What the task asks =>
Translate this sentence from the text on the proposed managed isolation fee into Spanish: "Anyone entering New Zealand from October 3 would be charged a $3000 fee per adult for their managed isolation if National wins the election."

Anyone entering New Zealand from October 3 would be charged a $3000 fee per adult for their managed isolation if National wins the election.
The party's Covid-19 Border Response spokesman Gerry Brownlee said the fee would be used "partially meet the costs of their quarantine".
Each adult would be required to pay $3000 per adult towards the cost.
Additional adults in a room if a couple had arrived would be charged an additional $1000.
Children under 3 years will have no cost and over 3 years will see an additional $500.
"Currently taxpayers are funding a long and very expensive government response to let people come into the country. It's entirely fair that those who benefit pay a share," he said.
"This fee is for the purpose of cost recovery to reduce the burden on New Zealand taxpayers, and to cover some of the costs of accommodation and food over the 14 days of required quarantine for persons entering the country."

Data to examine =>
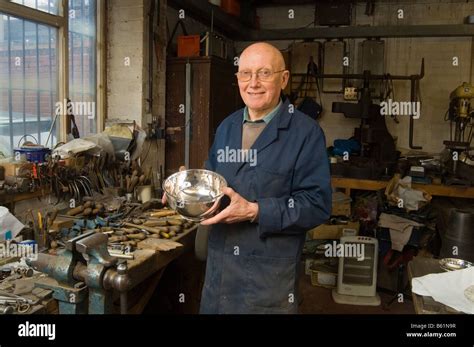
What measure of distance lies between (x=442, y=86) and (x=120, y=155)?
4.02 m

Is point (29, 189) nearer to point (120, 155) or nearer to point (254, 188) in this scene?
point (120, 155)

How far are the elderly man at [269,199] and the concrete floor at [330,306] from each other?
1770 mm

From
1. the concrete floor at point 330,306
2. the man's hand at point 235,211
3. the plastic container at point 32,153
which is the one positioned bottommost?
the concrete floor at point 330,306

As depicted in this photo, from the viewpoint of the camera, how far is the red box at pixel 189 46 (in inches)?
156

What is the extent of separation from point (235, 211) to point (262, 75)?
0.50 m

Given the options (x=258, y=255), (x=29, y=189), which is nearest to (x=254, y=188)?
(x=258, y=255)

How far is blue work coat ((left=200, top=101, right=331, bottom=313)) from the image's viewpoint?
154cm

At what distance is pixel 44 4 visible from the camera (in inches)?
112

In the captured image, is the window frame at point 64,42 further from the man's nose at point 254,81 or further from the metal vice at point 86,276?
the metal vice at point 86,276

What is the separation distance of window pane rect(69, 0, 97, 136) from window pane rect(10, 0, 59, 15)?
0.55 ft

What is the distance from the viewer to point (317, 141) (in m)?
1.58

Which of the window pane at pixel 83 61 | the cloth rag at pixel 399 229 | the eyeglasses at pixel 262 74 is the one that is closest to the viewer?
the eyeglasses at pixel 262 74

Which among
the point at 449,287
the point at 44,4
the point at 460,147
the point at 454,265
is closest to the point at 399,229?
the point at 460,147

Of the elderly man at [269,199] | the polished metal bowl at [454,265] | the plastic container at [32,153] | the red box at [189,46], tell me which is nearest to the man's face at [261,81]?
the elderly man at [269,199]
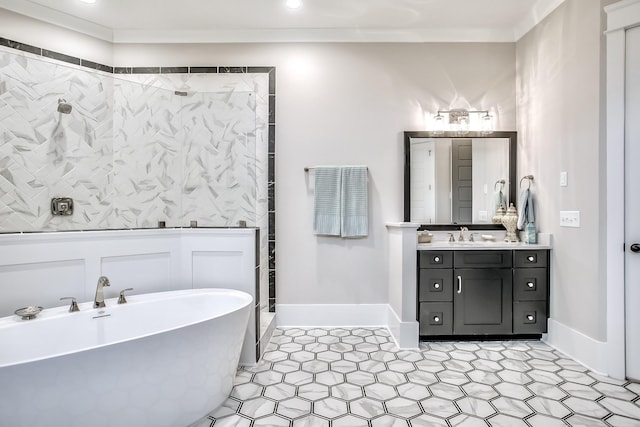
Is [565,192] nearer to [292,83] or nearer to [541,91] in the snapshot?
[541,91]

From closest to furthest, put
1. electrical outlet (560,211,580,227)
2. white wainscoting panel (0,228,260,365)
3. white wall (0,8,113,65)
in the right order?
1. white wainscoting panel (0,228,260,365)
2. electrical outlet (560,211,580,227)
3. white wall (0,8,113,65)

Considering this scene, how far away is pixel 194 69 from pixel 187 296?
7.17 feet

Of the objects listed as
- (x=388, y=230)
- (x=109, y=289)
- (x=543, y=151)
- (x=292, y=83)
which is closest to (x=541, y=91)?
(x=543, y=151)

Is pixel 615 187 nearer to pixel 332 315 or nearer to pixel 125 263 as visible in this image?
pixel 332 315

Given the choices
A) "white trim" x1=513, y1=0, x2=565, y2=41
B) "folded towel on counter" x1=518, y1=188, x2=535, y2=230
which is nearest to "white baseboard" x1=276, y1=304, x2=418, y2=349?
"folded towel on counter" x1=518, y1=188, x2=535, y2=230

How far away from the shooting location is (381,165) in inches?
123

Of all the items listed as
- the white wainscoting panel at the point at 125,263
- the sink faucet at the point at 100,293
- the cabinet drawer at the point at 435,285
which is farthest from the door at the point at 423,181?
the sink faucet at the point at 100,293

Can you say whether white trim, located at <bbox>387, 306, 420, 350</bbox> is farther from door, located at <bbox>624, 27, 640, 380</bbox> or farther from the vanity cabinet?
door, located at <bbox>624, 27, 640, 380</bbox>

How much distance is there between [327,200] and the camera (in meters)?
3.05

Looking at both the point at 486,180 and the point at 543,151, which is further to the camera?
the point at 486,180

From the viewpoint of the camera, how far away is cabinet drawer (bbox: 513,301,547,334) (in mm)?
2660

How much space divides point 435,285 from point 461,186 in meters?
1.02

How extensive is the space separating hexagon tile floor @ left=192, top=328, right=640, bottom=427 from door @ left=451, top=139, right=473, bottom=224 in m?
1.15

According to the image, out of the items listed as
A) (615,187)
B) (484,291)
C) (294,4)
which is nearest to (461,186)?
(484,291)
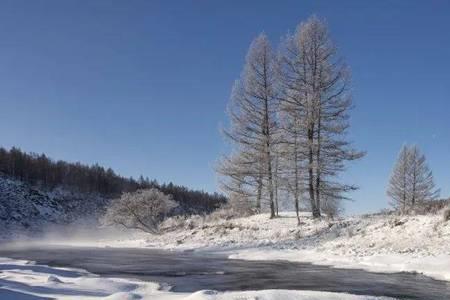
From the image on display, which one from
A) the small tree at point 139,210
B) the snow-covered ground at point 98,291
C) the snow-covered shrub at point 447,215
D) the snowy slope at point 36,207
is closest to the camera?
the snow-covered ground at point 98,291

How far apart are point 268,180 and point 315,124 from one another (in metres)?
6.24

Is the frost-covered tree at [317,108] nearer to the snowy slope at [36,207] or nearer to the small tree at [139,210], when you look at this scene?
the small tree at [139,210]

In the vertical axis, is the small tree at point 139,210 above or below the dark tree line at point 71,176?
below

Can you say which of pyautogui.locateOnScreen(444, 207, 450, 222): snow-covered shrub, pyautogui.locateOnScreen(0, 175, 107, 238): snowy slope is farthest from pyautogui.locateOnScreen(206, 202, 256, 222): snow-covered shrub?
pyautogui.locateOnScreen(0, 175, 107, 238): snowy slope

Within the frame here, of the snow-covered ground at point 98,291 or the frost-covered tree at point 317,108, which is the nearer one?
the snow-covered ground at point 98,291

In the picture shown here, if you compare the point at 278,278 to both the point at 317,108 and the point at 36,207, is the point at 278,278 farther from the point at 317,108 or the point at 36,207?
the point at 36,207

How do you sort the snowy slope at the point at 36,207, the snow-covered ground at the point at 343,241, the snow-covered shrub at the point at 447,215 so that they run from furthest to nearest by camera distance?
the snowy slope at the point at 36,207, the snow-covered shrub at the point at 447,215, the snow-covered ground at the point at 343,241

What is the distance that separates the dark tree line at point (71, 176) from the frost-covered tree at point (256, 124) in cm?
8196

Finished exercise =>
A cualquier persona que ingrese a Nueva Zelanda a partir del 3 de octubre se le cobraría una tarifa de $3000 por adulto por su aislamiento gestionado si National gana las elecciones.